THE final act of a lot of the Canberra Raiders' staff will be to finish their move from their old Bruce headquarters to their new centre of excellence at Braddon.
Then the doors will lock behind them - having only been opened three weeks ago - as they walk out into an uncertain future. Friday could be the final day for many of the Raiders' 130 employees.
Those that can will take leave and when that runs out it will become unpaid leave.
The Raiders, a side featuring Milton-Ulladulla product Jack Murchie, will keep their football department on until the end of April and then they'll be in the same boat.
For as long as the coronavirus pandemic goes on for.
It's the stark reality of the COVID-19 virus, which is not only affecting people's lives but their livelihoods as well.
The uncertainty of how long the pandemic will take means it's unclear what the Raiders or the NRL will look like - or even if they will exist at all - when it ends.
Raiders chief executive Don Furner had the unenviable task of deciding what to do now that virtually all their revenue streams have dried up - the TV rights money, ticket sales, memberships, merchandise and even the money from the Raiders Group's licensed clubs.
The NRL and the Rugby League Players Association are in discussions to decide how much of a paycut the players will take to keep the game alive as long as possible. The competition was suspended indefinitely on Monday and might not resume this year.
"As of [Friday] all of our staff here are on leave. Some of that is paid, some of that is unpaid for those that haven't got any annual leave," Furner said.
"Coaching staff are here for another month and there's uncertainty about what we're doing with them after the end of April. More than likely they'll be taking unpaid leave.
"With regard to the players, we're still working with the NRL and the RLPA in terms of what will happen with their pay going forward."

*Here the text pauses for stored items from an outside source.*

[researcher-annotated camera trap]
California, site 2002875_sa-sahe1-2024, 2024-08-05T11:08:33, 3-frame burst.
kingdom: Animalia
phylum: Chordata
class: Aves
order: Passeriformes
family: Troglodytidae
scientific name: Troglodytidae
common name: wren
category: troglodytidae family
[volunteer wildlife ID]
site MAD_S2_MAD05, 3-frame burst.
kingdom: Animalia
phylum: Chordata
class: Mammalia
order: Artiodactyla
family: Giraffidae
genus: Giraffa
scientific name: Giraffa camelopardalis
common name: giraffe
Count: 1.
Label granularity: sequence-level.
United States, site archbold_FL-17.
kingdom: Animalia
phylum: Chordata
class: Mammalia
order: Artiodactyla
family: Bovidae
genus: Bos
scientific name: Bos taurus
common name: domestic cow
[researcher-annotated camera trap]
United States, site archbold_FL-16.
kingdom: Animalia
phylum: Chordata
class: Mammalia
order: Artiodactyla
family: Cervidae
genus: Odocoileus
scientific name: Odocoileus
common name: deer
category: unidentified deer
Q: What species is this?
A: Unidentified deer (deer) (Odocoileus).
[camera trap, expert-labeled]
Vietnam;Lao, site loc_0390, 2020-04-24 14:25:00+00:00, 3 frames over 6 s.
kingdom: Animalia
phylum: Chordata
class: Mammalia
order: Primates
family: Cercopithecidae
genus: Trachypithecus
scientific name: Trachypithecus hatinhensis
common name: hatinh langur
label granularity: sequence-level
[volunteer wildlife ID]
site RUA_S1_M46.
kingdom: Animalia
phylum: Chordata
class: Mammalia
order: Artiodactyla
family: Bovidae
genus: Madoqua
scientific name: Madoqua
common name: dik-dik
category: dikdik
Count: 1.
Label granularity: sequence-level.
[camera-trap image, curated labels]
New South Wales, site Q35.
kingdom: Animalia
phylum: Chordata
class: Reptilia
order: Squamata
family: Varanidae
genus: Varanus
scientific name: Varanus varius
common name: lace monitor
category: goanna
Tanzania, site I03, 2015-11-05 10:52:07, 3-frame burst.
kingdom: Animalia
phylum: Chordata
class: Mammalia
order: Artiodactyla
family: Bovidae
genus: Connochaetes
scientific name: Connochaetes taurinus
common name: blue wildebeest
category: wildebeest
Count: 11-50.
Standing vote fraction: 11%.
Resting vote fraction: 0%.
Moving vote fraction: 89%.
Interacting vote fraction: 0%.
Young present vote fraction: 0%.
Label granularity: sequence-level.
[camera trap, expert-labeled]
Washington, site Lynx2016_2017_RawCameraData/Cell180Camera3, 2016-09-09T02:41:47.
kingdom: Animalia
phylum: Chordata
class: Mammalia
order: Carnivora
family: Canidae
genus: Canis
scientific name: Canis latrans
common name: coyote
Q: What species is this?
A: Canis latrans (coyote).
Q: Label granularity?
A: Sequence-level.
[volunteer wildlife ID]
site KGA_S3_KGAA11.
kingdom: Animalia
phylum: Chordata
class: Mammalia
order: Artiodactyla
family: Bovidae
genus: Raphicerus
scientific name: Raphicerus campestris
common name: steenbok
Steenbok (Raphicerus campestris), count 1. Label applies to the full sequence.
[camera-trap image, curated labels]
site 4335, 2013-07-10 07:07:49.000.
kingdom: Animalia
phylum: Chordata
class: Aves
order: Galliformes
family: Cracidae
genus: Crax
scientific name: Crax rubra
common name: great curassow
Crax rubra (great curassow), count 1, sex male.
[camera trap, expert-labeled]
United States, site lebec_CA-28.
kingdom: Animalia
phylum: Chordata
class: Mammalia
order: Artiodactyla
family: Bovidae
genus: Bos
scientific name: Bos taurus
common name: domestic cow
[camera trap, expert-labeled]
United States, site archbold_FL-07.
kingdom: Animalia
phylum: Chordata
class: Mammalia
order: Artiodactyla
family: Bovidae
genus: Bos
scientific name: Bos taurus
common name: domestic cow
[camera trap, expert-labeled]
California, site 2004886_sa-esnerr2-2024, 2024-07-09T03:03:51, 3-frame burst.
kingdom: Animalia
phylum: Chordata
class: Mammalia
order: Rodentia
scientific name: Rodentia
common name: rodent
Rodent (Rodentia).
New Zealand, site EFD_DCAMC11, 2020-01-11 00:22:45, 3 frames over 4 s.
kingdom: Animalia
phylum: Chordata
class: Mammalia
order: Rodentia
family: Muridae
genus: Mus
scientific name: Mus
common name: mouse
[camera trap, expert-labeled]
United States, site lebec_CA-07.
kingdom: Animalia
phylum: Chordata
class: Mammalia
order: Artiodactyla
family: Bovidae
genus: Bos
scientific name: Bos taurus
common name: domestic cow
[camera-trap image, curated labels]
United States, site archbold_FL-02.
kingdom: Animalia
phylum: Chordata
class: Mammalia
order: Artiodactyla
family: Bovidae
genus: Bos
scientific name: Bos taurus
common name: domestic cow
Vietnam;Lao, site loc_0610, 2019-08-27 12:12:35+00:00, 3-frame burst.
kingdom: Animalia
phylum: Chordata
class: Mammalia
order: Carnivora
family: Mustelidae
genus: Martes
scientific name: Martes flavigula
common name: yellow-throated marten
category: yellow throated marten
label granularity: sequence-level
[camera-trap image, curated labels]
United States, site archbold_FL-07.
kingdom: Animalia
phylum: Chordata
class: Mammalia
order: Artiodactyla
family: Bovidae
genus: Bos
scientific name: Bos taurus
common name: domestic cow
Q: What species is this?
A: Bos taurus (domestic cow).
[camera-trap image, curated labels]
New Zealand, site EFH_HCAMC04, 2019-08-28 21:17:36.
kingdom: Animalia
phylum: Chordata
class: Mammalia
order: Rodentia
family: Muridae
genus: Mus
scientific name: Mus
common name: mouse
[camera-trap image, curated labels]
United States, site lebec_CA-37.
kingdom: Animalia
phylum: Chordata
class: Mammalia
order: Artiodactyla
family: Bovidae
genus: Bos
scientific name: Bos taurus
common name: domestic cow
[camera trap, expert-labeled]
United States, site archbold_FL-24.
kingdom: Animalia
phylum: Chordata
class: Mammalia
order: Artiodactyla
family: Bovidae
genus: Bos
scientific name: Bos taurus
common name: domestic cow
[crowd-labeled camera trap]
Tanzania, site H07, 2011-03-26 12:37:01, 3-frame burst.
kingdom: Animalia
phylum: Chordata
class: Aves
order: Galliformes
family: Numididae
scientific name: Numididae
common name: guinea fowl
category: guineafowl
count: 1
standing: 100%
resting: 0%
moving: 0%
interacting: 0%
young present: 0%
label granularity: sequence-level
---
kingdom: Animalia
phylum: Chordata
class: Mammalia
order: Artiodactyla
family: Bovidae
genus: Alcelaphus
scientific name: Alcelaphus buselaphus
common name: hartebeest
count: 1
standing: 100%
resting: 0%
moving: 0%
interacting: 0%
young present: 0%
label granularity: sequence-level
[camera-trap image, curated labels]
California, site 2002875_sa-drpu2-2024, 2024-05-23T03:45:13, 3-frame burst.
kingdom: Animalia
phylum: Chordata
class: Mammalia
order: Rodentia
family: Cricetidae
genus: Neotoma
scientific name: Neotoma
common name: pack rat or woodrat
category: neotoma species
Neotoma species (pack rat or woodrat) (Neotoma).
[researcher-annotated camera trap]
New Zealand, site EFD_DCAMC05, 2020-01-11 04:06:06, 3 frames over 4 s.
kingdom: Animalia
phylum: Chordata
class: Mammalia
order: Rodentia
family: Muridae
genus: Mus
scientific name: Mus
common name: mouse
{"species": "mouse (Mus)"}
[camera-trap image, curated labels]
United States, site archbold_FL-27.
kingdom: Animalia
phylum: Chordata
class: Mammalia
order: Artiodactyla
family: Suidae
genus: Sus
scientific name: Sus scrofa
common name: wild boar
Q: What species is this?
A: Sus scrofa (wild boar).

The Raiders only opened their Braddon centre of excellence three weeks ago, with the final parts of the move to be completed on Friday.
Furner said it was unclear how long they could survive for - even with their drastic measures.
The costs of operating their new centre of excellence has forced them to shut its doors - although players undergoing rehabilitation will still have access.
"We've just moved into this facility here. It costs a lot to run and we're shutting it down," Furner said.
"We're emptying the pools, we're cutting back the ground maintenance, cleaning services, your regular services that you would normally utilise we're cutting back because we can't afford to run this place.
"It's magnificent. We only opened it three weeks ago.
"The staff are all moving in [Thursday] and [Friday], the move from Bruce, and that'll be their last day."